L'Italia Meticcia: Being and Belonging in the Black Mediterranean
In L’Italia Meticcia: Being and Belonging in the Black Mediterranean, I examine the oft marginalized corpus that includes migration, postcolonial East African and Black Italian writings to affirm ontologies of blackness in the wake of widespread dispossession of Black and migrant livelihood in Italy. I examine literary, historical, and geographical sites to generate multiple approaches useful to the broad mandate of Black Studies including grappling with the dialectical conceits of citizenship and nonbelonging. I respond critically to proliferating scholarship on postcolonial and Black Europe as well as concerns with the variegated movements of peoples, cultures, and ethnoracial categories. This dissertation is informed by the turn to creolization in Caribbean Studies, the turn towards mixed identities and hybridity in Queer and Postcolonial Studies, the incisive attention to history in Black Studies, and the postcolonial turn in Italian Studies. Throughout the dissertation, I offer close readings of texts within the categories of migration and postcolonial literature written in Italian by writers of African descent or origin. These readings focus on representations of blackness, femininity, and mobility in 20th and 21st century Italophone literature.

• [LISTED RECORDS]
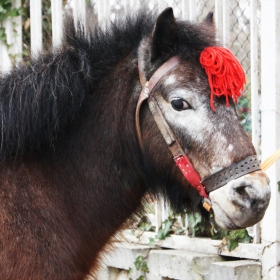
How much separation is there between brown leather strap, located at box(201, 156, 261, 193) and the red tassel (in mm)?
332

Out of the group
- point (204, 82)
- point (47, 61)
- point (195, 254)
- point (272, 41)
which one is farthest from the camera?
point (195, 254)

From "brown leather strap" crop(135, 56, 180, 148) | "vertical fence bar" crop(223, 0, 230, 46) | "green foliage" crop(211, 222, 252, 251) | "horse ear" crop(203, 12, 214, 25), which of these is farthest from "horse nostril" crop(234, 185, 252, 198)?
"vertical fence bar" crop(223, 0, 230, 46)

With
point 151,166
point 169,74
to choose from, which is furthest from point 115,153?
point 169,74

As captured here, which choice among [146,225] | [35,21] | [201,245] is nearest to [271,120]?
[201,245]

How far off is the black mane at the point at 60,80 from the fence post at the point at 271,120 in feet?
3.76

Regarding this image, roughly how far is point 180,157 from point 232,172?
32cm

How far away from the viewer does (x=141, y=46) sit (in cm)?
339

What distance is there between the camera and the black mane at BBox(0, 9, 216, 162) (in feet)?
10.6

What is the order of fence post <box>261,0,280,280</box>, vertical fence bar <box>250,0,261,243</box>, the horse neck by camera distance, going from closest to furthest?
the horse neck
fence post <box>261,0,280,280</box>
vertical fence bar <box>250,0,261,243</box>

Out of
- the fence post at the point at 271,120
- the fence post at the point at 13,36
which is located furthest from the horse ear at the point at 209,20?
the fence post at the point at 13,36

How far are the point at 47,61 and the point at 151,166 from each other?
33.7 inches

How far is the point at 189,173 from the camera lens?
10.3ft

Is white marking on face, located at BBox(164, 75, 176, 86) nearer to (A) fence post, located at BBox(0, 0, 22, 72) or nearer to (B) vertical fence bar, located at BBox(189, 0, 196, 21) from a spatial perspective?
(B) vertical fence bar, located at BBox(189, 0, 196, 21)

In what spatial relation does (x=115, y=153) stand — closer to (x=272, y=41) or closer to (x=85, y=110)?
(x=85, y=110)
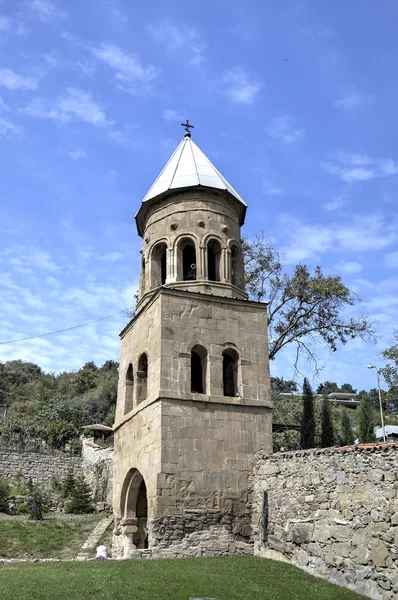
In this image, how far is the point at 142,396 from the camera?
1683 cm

--

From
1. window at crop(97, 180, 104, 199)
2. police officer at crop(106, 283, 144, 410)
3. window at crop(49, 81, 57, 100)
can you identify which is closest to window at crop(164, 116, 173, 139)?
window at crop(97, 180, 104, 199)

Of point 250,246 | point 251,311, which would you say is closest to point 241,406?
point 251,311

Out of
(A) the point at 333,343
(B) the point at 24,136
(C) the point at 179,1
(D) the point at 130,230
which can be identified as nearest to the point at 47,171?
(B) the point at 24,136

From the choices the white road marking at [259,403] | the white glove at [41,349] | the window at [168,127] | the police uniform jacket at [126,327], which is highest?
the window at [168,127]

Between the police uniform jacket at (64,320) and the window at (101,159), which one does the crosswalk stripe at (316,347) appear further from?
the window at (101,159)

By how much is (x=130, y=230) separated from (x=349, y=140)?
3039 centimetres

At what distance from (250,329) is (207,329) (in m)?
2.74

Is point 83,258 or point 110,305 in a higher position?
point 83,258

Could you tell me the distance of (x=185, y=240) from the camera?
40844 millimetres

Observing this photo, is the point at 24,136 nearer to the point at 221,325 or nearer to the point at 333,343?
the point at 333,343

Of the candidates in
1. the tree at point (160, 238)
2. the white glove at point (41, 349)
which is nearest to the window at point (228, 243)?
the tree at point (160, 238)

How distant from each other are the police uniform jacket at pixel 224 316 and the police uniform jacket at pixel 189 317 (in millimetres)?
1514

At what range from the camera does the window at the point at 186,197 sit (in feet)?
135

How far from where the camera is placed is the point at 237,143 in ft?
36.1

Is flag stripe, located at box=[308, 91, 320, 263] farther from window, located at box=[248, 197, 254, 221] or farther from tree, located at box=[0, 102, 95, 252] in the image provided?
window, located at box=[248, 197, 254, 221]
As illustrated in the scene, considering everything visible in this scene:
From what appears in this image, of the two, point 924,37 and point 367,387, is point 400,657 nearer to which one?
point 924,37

• [WORK REQUIRED]
Can you continue the abstract of *L'Italia Meticcia* from its last sentence?

• [TASK ANSWER]
“Where Blackness Meets the Sea” introduces the terms and stakes of my intervention, which are further discussed in the following chapter, “Black Italianità.” Together, these chapters examine the legal, literary, and historiographical aporias in the common narration of Italy’s history in relation to its Mediterranean identity and its African colonies. In Chapter Two, I analyze a story by Igiaba Scego, an Italian writer of East African descent, with an analysis of how regimes of race and gender from the periods of Italian unification and colonialism are reflected in the present. I offer an analysis of the lived experience of belonging to or “feeling Italian” versus “feeling Somali” or Black. I contextualize this reading a discussion of current citizenship laws and the differing implications within Italian imperialism of discourses of “outsiderness” as they intersect with the phenomena of Italian migration.
In “Scenes of Meticciato,” I proffer a theory of meticciato, a term roughly translated as “mixed,” and one whose nuance and complexity I explore in relation to particular fascist and colonial configurations in the Italian legal and historical contexts. I analyze meticciato as a narrative framework, as a legally-codified historico-biological category, and as a contemporary cultural experience. Reading the works of Italian women writers of East African descent, I attend to discourses on mixed racial and religious identities and argue that the syncretic sphere of the Mediterranean undermines the construction of whiteness as the assumed requirement to citizenship and cultural belonging in Italy, and thus, in Europe.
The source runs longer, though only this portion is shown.